**What you need to do**
Update the items below by changing "Inspecting the photograph here" to "Looking at the photograph" and leaving everything else as it is.

──────── Records

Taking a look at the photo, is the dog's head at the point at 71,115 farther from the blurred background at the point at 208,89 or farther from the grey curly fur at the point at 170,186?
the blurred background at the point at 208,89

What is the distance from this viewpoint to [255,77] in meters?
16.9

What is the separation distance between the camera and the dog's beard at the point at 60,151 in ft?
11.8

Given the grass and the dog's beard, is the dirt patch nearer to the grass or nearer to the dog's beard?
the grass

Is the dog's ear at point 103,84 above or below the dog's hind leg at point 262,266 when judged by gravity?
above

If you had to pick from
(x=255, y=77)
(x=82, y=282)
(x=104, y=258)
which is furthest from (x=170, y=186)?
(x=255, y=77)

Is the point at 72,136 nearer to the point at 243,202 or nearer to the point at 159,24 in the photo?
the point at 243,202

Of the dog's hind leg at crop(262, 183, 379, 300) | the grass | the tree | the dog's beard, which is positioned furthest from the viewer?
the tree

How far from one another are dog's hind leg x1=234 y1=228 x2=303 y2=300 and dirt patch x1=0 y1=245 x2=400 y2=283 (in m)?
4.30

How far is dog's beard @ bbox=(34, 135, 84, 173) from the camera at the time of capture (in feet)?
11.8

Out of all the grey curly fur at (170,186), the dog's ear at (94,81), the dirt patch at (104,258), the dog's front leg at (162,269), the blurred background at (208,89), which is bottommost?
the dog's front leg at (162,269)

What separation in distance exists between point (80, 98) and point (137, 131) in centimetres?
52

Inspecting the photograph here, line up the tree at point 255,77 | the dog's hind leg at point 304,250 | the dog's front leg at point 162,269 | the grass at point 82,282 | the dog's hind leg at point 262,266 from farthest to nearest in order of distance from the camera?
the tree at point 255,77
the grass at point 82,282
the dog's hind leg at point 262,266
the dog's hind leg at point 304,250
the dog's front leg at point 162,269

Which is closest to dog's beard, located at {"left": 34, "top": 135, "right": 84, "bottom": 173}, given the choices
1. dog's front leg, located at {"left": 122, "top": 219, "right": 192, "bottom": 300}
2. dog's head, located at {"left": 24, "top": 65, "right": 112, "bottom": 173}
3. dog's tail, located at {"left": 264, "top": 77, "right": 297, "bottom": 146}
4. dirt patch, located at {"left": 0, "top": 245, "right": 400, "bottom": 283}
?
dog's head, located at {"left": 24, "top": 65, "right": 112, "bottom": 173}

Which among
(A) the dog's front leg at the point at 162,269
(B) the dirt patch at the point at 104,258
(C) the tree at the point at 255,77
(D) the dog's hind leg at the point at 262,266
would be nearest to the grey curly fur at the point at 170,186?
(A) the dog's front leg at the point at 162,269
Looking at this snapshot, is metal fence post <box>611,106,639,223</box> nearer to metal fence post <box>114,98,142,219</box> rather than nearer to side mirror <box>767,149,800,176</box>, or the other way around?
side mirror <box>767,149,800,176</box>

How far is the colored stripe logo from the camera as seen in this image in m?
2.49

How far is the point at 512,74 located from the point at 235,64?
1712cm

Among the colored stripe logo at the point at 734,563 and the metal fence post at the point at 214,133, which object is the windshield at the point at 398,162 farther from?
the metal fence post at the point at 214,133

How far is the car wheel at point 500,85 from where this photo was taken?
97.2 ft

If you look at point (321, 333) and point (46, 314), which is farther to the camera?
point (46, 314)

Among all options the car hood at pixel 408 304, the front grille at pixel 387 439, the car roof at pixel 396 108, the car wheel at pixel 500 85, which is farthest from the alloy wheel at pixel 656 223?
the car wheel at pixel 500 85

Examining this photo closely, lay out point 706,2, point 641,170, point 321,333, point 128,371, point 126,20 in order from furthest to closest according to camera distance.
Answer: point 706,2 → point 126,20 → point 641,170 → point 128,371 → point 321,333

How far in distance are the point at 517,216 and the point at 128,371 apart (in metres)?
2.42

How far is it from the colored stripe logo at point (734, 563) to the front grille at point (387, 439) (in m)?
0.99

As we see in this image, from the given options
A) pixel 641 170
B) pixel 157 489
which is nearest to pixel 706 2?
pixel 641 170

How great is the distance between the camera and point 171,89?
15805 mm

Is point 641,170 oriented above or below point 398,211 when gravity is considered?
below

────────────────

**Output for this exercise**
Taking a look at the photo, is the dog's head at the point at 71,115 farther from the blurred background at the point at 208,89 or farther from the grey curly fur at the point at 170,186?
the blurred background at the point at 208,89

What is the distance from this viewpoint to [255,77] in meters?
16.9

What is the separation distance between the camera and the dog's beard at the point at 60,151 in ft?
11.8

Given the grass and the dog's beard, is the dirt patch nearer to the grass or nearer to the dog's beard?
the grass

Is the dog's ear at point 103,84 above or below the dog's hind leg at point 262,266 when judged by gravity?
above

If you had to pick from
(x=255, y=77)
(x=82, y=282)
(x=104, y=258)
which is furthest from (x=170, y=186)?
(x=255, y=77)

Is the point at 72,136 nearer to the point at 243,202 or nearer to the point at 159,24 in the photo?
the point at 243,202

Of the dog's hind leg at crop(262, 183, 379, 300) | the grass | the tree | the dog's beard, which is positioned furthest from the viewer?
the tree

How far from one another are dog's hind leg x1=234 y1=228 x2=303 y2=300 and dirt patch x1=0 y1=245 x2=400 y2=283 (in m)?
4.30

How far is dog's beard @ bbox=(34, 135, 84, 173) from the camera at the time of capture (in feet)?
11.8

Out of all the grey curly fur at (170,186), the dog's ear at (94,81), the dirt patch at (104,258), the dog's front leg at (162,269), the blurred background at (208,89), which is bottommost?
the dog's front leg at (162,269)

What separation in distance exists between point (80, 98) and point (137, 131) in centimetres?
52

Looking at the photograph, line up the tree at point 255,77 | the dog's hind leg at point 304,250 | the dog's front leg at point 162,269 | the grass at point 82,282 | the dog's hind leg at point 262,266 from farthest to nearest in order of distance from the camera?
the tree at point 255,77
the grass at point 82,282
the dog's hind leg at point 262,266
the dog's hind leg at point 304,250
the dog's front leg at point 162,269

Which is closest to dog's beard, located at {"left": 34, "top": 135, "right": 84, "bottom": 173}, given the choices
1. dog's front leg, located at {"left": 122, "top": 219, "right": 192, "bottom": 300}
2. dog's head, located at {"left": 24, "top": 65, "right": 112, "bottom": 173}
3. dog's tail, located at {"left": 264, "top": 77, "right": 297, "bottom": 146}
4. dirt patch, located at {"left": 0, "top": 245, "right": 400, "bottom": 283}
?
dog's head, located at {"left": 24, "top": 65, "right": 112, "bottom": 173}

Which among
(A) the dog's front leg at the point at 162,269
(B) the dirt patch at the point at 104,258
(C) the tree at the point at 255,77
(D) the dog's hind leg at the point at 262,266
would be nearest to the grey curly fur at the point at 170,186?
(A) the dog's front leg at the point at 162,269
Looking at this snapshot, is metal fence post <box>611,106,639,223</box> nearer to metal fence post <box>114,98,142,219</box> rather than nearer to side mirror <box>767,149,800,176</box>, or the other way around?
side mirror <box>767,149,800,176</box>

How far is the colored stripe logo from the camera as seen in this image in m?
2.49

How far is the point at 512,74 located from the point at 235,64?
1712cm

Among the colored stripe logo at the point at 734,563 and the metal fence post at the point at 214,133, which object is the windshield at the point at 398,162 farther from?
the metal fence post at the point at 214,133

How far is the car wheel at point 500,85 from where this photo was taken?
97.2 ft

If you look at point (321, 333) and point (46, 314), which is farther to the camera?
point (46, 314)

Among all options the car hood at pixel 408 304, the front grille at pixel 387 439, the car roof at pixel 396 108, the car wheel at pixel 500 85, which is farthest from the alloy wheel at pixel 656 223?
the car wheel at pixel 500 85

Examining this photo closely, lay out point 706,2, point 641,170, point 321,333, point 128,371, point 126,20 in order from furthest to closest according to camera distance.
Answer: point 706,2 → point 126,20 → point 641,170 → point 128,371 → point 321,333

How far in distance are the point at 517,216 and the point at 128,371 apart (in metres)?
2.42

How far is it from the colored stripe logo at point (734, 563) to the front grille at point (387, 439) (in m)?
0.99

As we see in this image, from the given options
A) pixel 641 170
B) pixel 157 489
which is nearest to pixel 706 2?
pixel 641 170

How great is the distance between the camera and point 171,89?
15805 mm

Is point 641,170 oriented above or below point 398,211 when gravity is considered?
below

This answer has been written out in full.